-- What the exercise asks --
Answer these from the customer feedback passage below:
(a) What two basic approaches are used to find out what is important to customers?
(b) According to the passage, at what level can derived impact scores not be calculated?
(c) In the order delivery illustration, what does it mean when order delivery has no significant relationship with repurchase intentions?

-- Provided text --
start

When it is time to develop, and eventually execute, an analysis plan for customer feedback data, the baseline question to answer is, "What is important to my customers?" A good answer to this question enables you to focus your organization's resources on areas with the largest impact on customer perceptions. A bad answer could lead to misappropriated resources with little impact on customers while key areas are ignored.

Two basic approaches are used to answer this question – stated importance and derived impact. The stated importance method lets customers rate what is important to them. The derived impact method determines the influence customers' ratings of various items have on an outcome of interest (e.g. loyalty, satisfaction) via statistical analysis like regression or correlation.

The derived impact method is generally the method of choice. It has a number of attractive characteristics in comparison to stated importance. It requires fewer questions (performance and impact information can be obtained from the same question), and it provides a predictive framework for determining how performance changes can impact customer perceptions. The most significant benefit of the derived impact method is a more discerning view of how factors impact customers' perceptions and behaviors. Customers will often state that certain factors are important, but they end up having very little impact on customers' perceptions and decisions.

However, the derived impact method has two main weaknesses. First, like all statistical techniques, it requires a minimum number of responses to produce robust results and the results are at an aggregate level. Unlike stated importance, impact scores cannot be calculated at the individual customer level. Derived impact scores indicate which factors are most influential to the average customer but do not tell us what influences each individual customer.

Second, the derived impact method provides an estimate of the influence an item has on something else, not the importance of an item to customers. This weakness is often overlooked. In fact, most researchers and practitioners refer to the method as derived importance instead of derived impact. This may seem like a small point, but it is important to understand. Let's say order delivery does not have a significant relationship with repurchase intentions. Does this mean order delivery is not important to your customers? Absolutely not. It means order delivery is not a key decision factor for most customers. If you have a major failure in your delivery process next month, order delivery will likely have an impact on repurchase intentions in the next survey analysis.

end

-- Material shown --
start

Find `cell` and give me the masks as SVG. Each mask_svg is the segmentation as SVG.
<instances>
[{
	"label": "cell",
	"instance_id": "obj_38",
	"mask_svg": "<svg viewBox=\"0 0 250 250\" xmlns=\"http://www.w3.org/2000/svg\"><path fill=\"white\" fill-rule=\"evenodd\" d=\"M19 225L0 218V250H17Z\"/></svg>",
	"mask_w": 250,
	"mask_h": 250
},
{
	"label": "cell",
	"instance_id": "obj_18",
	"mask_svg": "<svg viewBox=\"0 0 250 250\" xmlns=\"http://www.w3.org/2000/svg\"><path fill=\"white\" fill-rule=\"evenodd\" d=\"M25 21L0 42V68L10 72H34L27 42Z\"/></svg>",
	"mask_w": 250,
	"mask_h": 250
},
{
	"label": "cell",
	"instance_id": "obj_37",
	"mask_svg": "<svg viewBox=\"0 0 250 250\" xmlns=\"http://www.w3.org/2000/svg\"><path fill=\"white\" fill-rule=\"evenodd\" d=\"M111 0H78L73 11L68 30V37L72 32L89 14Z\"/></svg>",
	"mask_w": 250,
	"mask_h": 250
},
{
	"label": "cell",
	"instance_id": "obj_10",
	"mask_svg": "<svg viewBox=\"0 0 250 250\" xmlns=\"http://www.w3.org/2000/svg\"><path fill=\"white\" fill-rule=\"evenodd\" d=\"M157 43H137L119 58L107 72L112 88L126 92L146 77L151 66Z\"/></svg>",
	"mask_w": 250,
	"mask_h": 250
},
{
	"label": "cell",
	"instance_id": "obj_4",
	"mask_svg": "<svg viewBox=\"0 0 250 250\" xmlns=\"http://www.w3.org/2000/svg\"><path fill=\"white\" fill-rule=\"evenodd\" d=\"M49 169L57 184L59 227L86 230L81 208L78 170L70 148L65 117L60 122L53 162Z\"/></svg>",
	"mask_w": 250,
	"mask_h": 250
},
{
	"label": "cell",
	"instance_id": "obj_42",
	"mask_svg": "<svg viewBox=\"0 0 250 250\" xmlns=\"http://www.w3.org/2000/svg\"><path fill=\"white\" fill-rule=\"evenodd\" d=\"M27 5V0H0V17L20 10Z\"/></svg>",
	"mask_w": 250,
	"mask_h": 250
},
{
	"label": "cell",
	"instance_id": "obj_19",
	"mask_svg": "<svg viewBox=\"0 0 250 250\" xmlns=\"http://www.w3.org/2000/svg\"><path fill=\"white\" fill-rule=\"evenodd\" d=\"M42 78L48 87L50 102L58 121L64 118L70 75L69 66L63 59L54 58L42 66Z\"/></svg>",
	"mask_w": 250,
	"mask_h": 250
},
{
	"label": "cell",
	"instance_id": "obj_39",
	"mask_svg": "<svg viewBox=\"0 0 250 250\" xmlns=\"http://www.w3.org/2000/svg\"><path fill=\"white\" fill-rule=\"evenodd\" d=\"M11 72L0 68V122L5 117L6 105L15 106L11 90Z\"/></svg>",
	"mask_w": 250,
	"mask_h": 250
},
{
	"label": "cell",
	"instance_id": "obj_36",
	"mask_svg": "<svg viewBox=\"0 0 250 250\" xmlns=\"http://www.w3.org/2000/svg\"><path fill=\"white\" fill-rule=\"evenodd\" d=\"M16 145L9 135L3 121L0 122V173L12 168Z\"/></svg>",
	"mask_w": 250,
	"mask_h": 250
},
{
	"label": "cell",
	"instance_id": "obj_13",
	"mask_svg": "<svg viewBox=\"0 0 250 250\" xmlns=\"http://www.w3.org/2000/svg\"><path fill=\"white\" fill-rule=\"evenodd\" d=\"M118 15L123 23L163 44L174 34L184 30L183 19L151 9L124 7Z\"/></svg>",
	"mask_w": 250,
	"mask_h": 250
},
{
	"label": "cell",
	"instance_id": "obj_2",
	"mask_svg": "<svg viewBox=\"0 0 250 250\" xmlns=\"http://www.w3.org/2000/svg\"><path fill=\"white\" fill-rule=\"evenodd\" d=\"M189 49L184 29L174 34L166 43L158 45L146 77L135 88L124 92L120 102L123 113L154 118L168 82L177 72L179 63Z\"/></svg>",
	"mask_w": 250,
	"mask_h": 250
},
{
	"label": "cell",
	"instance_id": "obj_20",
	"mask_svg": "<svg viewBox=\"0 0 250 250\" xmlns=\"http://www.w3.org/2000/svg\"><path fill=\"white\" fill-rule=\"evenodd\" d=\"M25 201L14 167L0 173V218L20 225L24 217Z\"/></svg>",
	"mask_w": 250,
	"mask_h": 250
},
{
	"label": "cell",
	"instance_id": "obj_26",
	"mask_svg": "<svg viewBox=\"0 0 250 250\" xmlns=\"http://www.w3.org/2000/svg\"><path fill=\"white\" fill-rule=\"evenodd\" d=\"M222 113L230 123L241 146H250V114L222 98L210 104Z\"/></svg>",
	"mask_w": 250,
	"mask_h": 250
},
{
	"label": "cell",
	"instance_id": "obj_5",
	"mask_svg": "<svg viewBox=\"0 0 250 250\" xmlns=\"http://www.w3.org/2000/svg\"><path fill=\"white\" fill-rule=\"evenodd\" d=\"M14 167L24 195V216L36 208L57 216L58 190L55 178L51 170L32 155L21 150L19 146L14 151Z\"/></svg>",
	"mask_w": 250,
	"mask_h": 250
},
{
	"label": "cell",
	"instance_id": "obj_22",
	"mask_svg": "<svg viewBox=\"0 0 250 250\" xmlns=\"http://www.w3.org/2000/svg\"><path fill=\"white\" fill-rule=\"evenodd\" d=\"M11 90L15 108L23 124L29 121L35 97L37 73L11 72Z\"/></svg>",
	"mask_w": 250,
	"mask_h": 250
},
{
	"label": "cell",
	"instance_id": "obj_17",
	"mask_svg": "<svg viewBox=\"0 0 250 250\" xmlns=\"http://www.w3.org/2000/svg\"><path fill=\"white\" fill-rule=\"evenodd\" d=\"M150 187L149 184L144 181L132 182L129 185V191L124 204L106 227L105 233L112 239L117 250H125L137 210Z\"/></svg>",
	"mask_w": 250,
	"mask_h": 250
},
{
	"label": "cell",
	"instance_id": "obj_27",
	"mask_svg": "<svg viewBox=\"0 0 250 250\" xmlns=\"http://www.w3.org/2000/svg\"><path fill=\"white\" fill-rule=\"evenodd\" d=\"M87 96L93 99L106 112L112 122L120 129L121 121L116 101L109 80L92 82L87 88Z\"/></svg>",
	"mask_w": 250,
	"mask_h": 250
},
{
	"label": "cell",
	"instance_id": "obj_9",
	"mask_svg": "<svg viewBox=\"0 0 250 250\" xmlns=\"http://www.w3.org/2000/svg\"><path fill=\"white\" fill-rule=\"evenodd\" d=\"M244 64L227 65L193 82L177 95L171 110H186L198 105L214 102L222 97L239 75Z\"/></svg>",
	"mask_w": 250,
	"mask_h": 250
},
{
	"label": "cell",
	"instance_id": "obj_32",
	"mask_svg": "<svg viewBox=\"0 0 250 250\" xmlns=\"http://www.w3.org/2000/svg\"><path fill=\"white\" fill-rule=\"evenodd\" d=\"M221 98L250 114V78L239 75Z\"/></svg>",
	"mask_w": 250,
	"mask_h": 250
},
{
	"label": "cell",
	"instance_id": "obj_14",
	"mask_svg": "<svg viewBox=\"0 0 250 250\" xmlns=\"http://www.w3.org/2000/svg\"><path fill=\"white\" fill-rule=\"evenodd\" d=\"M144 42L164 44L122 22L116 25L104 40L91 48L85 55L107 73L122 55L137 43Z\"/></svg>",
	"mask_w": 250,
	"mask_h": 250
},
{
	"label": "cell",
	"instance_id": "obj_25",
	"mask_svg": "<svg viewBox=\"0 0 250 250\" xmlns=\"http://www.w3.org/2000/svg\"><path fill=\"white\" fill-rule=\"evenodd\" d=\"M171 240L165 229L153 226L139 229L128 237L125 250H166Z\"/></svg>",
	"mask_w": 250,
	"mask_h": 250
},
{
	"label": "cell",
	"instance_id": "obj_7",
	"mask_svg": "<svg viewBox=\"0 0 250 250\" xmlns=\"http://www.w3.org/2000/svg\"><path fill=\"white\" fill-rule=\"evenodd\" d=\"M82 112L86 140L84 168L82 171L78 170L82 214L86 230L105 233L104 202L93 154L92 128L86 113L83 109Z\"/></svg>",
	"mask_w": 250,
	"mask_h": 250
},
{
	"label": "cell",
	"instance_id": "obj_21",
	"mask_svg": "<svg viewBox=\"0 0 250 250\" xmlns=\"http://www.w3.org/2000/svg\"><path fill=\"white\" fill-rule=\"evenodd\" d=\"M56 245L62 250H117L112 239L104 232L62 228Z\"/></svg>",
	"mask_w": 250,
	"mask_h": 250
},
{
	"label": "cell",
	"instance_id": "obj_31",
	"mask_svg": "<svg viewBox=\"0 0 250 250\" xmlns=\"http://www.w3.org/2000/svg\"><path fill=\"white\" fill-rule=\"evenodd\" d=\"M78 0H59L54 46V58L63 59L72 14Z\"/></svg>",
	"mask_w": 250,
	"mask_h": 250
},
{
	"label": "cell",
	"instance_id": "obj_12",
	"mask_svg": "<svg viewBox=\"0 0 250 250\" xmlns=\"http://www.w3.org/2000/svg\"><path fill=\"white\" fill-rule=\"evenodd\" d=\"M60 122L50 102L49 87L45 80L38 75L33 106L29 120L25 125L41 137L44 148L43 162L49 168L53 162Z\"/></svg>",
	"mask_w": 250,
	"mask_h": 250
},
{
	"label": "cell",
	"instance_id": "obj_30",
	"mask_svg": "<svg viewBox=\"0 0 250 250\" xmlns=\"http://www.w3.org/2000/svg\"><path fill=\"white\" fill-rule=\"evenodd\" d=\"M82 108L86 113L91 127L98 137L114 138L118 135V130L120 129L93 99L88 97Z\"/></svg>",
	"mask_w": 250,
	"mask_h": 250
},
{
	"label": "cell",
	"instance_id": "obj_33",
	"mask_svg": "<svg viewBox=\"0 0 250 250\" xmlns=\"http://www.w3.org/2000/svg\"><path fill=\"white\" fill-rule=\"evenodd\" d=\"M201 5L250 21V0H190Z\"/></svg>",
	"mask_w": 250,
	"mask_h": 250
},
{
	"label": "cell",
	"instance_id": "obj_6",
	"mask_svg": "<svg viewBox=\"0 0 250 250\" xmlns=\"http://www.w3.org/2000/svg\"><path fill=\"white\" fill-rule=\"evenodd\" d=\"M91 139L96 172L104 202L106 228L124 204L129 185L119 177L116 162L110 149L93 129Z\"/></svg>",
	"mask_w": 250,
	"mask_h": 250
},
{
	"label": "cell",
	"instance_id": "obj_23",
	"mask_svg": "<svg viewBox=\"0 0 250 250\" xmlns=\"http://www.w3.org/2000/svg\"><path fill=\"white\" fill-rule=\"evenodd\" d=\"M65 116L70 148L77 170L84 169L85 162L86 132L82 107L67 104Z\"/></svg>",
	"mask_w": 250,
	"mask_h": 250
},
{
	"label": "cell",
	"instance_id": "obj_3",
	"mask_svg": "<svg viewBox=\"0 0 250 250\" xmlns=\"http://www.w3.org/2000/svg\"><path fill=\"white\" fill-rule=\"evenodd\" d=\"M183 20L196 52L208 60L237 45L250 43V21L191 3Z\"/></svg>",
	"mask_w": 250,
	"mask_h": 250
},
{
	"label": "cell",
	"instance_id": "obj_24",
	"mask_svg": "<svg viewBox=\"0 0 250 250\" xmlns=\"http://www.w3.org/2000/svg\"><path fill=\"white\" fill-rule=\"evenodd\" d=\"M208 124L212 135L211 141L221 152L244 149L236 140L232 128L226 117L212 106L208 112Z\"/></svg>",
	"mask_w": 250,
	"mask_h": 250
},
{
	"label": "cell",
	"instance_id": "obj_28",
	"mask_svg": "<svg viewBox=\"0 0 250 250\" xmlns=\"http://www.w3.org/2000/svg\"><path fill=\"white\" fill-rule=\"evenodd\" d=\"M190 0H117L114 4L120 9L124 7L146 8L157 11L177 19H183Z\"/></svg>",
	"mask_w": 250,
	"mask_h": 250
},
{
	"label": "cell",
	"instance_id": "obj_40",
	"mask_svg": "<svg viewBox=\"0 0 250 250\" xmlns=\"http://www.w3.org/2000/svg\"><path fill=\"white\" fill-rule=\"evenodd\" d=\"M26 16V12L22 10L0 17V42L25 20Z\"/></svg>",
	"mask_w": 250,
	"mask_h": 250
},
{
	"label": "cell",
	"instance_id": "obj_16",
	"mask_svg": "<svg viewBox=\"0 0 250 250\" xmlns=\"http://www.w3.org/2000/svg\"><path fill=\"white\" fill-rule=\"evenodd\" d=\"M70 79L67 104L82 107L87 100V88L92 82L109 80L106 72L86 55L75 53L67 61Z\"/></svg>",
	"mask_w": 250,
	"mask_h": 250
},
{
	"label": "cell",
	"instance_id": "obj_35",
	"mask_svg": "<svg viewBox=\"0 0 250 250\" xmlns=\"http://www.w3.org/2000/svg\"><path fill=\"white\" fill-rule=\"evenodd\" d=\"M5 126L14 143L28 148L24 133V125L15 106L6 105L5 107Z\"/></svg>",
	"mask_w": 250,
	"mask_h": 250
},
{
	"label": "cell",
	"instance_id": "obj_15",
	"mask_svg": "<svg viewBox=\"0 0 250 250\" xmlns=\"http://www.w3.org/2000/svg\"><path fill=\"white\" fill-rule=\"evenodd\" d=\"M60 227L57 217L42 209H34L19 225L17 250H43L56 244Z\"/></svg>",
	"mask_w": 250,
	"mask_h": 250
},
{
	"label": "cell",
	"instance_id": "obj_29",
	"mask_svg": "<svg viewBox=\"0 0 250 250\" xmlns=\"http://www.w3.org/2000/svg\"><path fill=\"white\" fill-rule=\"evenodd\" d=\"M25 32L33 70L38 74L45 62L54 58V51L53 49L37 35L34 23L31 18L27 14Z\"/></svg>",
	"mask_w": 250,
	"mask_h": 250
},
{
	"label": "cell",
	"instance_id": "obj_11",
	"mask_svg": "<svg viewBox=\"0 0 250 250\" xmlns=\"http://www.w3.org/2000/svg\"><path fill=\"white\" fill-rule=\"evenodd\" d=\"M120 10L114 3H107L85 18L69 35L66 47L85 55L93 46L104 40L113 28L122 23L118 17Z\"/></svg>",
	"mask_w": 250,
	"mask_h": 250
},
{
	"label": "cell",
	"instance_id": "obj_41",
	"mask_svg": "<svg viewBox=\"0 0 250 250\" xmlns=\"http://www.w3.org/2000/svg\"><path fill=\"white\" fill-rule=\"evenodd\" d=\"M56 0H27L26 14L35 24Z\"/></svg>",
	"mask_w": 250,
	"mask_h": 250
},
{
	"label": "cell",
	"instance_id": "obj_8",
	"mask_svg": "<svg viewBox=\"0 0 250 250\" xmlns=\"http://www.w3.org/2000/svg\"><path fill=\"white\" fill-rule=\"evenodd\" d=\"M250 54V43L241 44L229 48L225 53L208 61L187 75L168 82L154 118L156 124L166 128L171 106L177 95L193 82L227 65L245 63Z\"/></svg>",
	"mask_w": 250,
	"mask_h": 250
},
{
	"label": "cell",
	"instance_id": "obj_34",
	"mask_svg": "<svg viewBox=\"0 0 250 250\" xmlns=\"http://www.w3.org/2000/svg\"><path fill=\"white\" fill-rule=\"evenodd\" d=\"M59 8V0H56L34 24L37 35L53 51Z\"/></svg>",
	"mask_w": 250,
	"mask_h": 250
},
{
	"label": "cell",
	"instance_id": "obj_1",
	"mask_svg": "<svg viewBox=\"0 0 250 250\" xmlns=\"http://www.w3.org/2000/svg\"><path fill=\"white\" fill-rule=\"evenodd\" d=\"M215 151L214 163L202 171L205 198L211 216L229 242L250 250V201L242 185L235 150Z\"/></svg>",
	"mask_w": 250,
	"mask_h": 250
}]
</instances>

end

-- In response --
(a) Stated importance and derived impact.
(b) At the individual customer level.
(c) It means order delivery is not a key decision factor for most customers.